Davis Brody Bond was an American architectural firm headquartered in New York City, New York, with additional offices in Washington, DC and São Paulo, Brazil. The firm was named for Lewis Davis, Samuel Brody, and J. Max Bond Jr. and was led by five partners: Steven M. Davis, William H. Paxson, Carl F. Krebs, Christopher K. Grabé, and David K. Williams.

The firm’s work encompassed architectural and urban design projects commissioned by major universities, as well as national, state, and local governments. Its portfolio also includes public, private, and institutional developments in the fields of housing, museums, healthcare, and education. Notable projects include the National September 11 Memorial & Museum, the Portico Gallery at the Frick Collection, and the National Museum of African American History and Culture.

### WORK TO COMPLETE
(a) Rewrite the paragraph beginning "The firm’s work encompassed" in the Davis Brody Bond profile as a short bulleted list that keeps its main facts.
(b) According to the Davis Brody Bond profile, which three people was the firm named for?
(c) Write a continuation of the Davis Brody Bond profile that picks up after its final sentence.

### LISTED ENTRIES
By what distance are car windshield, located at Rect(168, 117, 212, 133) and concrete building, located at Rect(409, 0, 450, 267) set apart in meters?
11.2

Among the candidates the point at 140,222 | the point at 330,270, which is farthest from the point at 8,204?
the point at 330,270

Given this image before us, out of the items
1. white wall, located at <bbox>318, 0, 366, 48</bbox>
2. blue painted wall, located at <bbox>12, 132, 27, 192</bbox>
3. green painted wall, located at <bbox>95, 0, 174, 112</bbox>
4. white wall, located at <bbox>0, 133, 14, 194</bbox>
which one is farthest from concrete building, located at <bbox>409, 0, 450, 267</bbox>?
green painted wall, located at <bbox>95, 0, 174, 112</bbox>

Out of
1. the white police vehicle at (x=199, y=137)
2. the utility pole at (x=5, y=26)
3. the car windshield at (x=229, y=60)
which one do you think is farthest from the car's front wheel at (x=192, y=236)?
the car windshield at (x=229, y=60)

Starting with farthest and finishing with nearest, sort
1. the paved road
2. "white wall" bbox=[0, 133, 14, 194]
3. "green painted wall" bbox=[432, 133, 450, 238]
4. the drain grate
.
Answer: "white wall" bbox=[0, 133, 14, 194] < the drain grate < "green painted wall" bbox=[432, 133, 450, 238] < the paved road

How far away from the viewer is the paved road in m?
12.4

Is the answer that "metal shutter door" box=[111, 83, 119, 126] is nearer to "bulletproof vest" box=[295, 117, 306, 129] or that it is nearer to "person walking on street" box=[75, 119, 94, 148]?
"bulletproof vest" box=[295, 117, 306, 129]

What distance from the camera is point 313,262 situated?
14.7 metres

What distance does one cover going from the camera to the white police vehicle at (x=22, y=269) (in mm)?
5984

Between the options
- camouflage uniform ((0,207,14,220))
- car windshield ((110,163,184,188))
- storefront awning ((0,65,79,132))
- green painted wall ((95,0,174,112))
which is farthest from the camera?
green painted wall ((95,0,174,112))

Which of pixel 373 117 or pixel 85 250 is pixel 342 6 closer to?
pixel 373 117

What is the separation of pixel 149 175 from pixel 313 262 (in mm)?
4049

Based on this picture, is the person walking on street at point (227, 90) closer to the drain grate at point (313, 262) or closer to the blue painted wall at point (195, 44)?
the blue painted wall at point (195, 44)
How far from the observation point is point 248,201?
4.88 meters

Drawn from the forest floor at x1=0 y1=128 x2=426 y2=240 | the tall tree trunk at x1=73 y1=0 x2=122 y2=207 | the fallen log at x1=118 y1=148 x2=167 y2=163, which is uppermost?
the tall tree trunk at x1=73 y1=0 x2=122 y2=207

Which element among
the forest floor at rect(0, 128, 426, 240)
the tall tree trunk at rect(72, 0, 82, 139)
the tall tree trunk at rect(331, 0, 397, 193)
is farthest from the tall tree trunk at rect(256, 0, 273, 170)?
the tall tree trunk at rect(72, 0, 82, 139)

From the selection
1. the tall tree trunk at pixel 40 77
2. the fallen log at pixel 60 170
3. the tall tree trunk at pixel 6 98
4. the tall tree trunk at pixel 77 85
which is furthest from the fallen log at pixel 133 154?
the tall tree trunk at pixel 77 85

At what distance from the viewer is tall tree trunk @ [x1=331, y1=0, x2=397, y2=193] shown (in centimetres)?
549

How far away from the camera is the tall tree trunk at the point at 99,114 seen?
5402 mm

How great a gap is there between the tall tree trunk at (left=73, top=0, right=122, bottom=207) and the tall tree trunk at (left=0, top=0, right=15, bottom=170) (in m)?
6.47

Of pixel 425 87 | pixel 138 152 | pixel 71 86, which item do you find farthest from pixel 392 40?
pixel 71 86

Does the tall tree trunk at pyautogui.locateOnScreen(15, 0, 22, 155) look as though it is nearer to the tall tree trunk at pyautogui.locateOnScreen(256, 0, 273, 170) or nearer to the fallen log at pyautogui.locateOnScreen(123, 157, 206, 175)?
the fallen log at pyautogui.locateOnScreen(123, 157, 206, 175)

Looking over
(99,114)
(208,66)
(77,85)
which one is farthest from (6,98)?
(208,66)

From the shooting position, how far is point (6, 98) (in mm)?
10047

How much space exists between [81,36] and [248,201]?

### ANSWERS GIVEN
(a)
- Clients: major universities and national, state, and local governments, for architectural and urban design projects
- Other work: public, private, and institutional developments in housing, museums, healthcare, and education
- Notable projects: the National September 11 Memorial & Museum, the Portico Gallery at the Frick Collection, and the National Museum of African American History and Culture

(b) Lewis Davis, Samuel Brody, and J. Max Bond Jr.

(c)
==History==
The firm was founded by Sam Brody, Lew Davis, and Chester Wisniewski in 1952 in New York. Davis, Brody and Wisniewski (now Davis Brody Bond) gained recognition by realizing social housing projects for New York City, such as Waterside Plaza. While the firm has expanded far beyond its original boundaries, the legacy of quality New York City work to the benefit of New Yorkers is still a keystone of the firm's design philosophy. After J. Max Bond Jr. joined the partnership in 1990, the firm became Davis Brody Bond in 1996. From 2006 to 2011 Davis Brody Bond was in partnership with Aedas. In 2010, Davis Brody Bond took an ownership interest in the architectural and interiors firm Spacesmith, a certified Women's Business Enterprise; the firms are housed together within the same office in New York.

In November 2023, Davis Brody Bond was acquired by Page. Subsequently, Page was acquired by Stantec in April 2025.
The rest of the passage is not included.